Berangkat dari sebuah pengalaman yang sayang kiranya kalau tidak dituangkan dalam bentuk tulisan sederhana.
Tulisan ini lahir, berpijak pada suatu hegemoni dan atmosfer yang cukup tinggi dalam satu kontestasi musyawarah.
Menjadi satu hal yang wajar jika para kontestan menampilkan keunggulannya masing-masig untuk dianggap layak dan mampu menakhodai bahtera organisasi.
Menuangkan gagasan, membangun kekuatan, sampai membangun isu untuk melemahkan lawan.
Sesuatu yang wajar namun akan berdampak tidak baik bagi masa depan organisasi jika dibiarkan berlarut.
Hal yang terkadang dilupakan oleh banyak orang adalah sesungguhnya isu dibuat dan disebarkan sesuai dengan kepentingan si pembuat isu.

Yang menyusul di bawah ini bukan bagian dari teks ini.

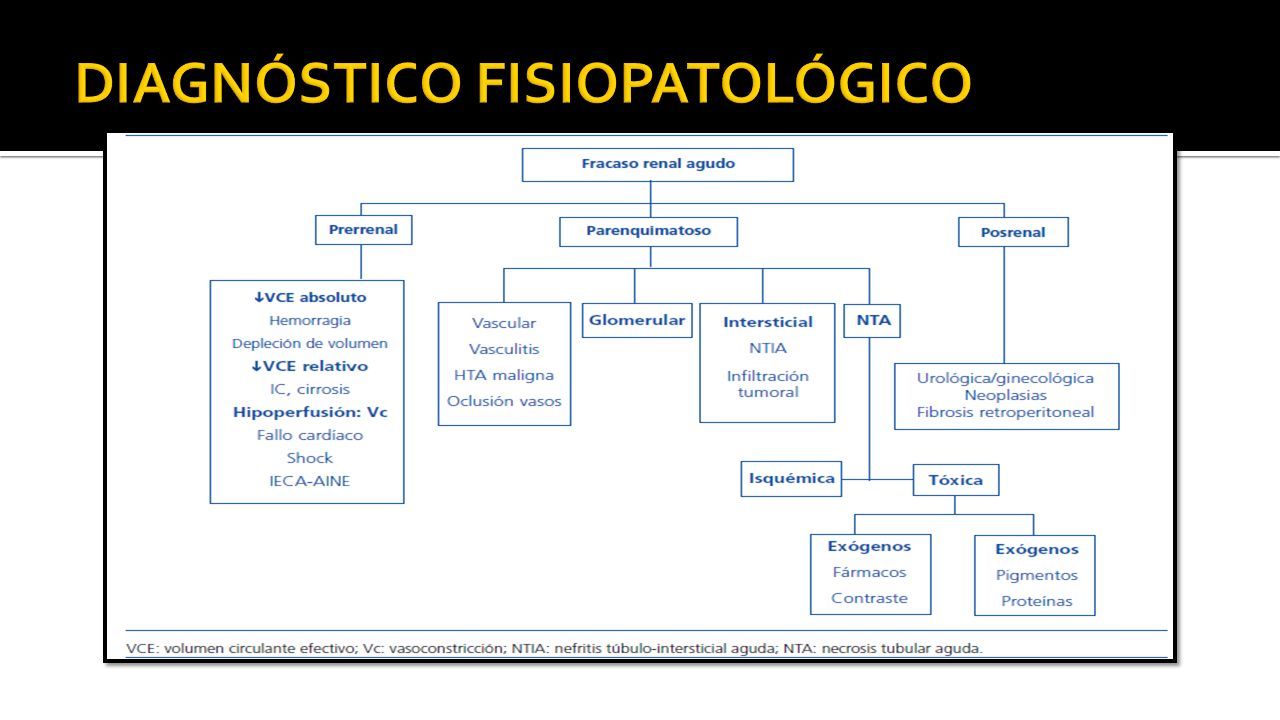 DIAGNÓSTICO FISIOPATOLÓGICO

Fracaso renal agudo

Prerrenal

Parenquimatoso

Posrenal

↓VCE absoluto
Hemorragia
Depleción de volumen
↓VCE relativo
IC, cirrosis
Hipoperfusión: Vc
Fallo cardíaco
Shock
IECA-AINE

Vascular
Vasculitis
HTA maligna
Oclusión vasos

Glomerular

Intersticial
NTIA
Infiltración tumoral

NTA

Urológica/ginecológica
Neoplasias
Fibrosis retroperitoneal

Isquémica

Tóxica

Exógenos
Fármacos
Contraste

Exógenos
Pigmentos
Proteínas

VCE: volumen circulante efectivo; Vc: vasoconstricción; NTIA: nefritis túbulo-intersticial aguda; NTA: necrosis tubular aguda.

Sayangnya banyak orang yang terjerat pada satu pernyataan yang disebarluaskan dan berkembang liar.
Benarlah pernyataan pakar “isu yang tidak benar, namun diproduksi secara berulang, lambat laun akan dianggap menjadi sesuatu yang benar”.
Melihat fenomena ini, penulis tertarik untuk mengungkap satu keadaan yang familiar disebut dengan post truth era.
Sederhananya post truth era memiliki pengertian bahwa “kebenaran bukan berangkat dari fakta yang sebenarnya, tetapi dilihat dari seberapa banyak orang yang memproduksinya”.
Terminologi post truth
Penggunaan istilah Post-Truth sebenarnya pertama kali digunakan pada bulan Januari tahun 1992 dalam sebuah artikel pada Nation Magazine.
Artikel tersebut ditulis oleh seorang penulis keturunan Serbia-Amerika, Steve Tesich.